After the shooting, I couldn't go back to that trailer.  I asked a neighbor to gather mine and Jimmy’s stuff.  Harper proved to be a great friend.  She was harsh when it came to my addiction, exactly what I needed.  She didn't talk about it much, except to say that it wouldn't happen again.  I loved her positive outlook. 
“How was your day?”  Jimmy asked, shifting his own homework over on the couch so I could settle in beside him.
“I’m gonna need a math tutor,” I whined, throwing my book bag down on the floor at our feet. 
“Do you feel frustrated?” 
“So frustrated,” I answered, his arm sneaking behind me and pulling me closer.  His other hand pushed into my tight jeans where he grasped a handful of my ass.  The memory of that devastating morning flooded in. 
“How about now?”  The whisper in my ear made the tiny hairs stand up on my neck, sending a wave of goose bumps over my skin.
“Still frustrated, just in a different way.”  A deep laugh echoed in his chest, the same chest that took a bullet for me. 
“Marry me.”  He said.  
I pulled away, eyes wide and searching.  “What?” 

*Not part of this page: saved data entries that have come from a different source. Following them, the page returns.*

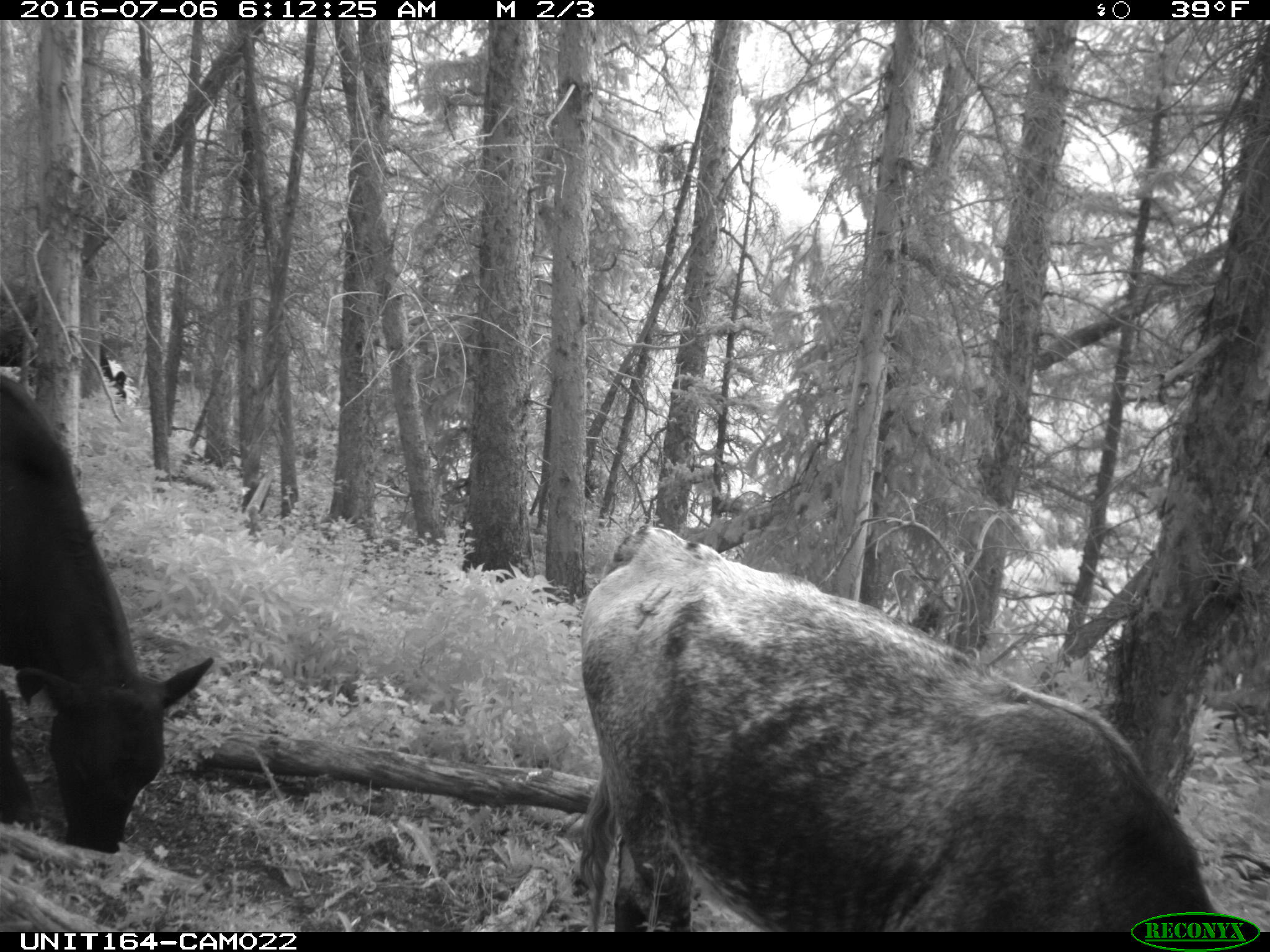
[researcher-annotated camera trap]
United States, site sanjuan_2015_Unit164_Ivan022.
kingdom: Animalia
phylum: Chordata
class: Mammalia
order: Artiodactyla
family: Bovidae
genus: Bos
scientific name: Bos taurus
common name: domestic cow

“I love you, Aggie.  I could be three days into a binge and still love you more than anything else.  I would have given my life for you if you would have let me.”
“How generous of you,” I laughed, trying to lighten his mood.
His eyes stayed serious, “Marry me.” 
It had been proven that we had the potential to feed off of one another’s addictions.  Our therapists hated our continued relationship, especially since we’d shared such a traumatic event together.  The relapse cards were stacked against us.  I loved him though, and couldn't imagine myself going through life without him. 
“I want you, Jimmy.  So bad it hurts.”  I smiled.

He snatched me off the couch, carrying me to the bedroom of our little apartment.  We made slow, unhurried love, miles away from the meth driven sex we used to share.  The happiness slowly filled in the old hollowness.  We were healthy, and learning to be happy, together.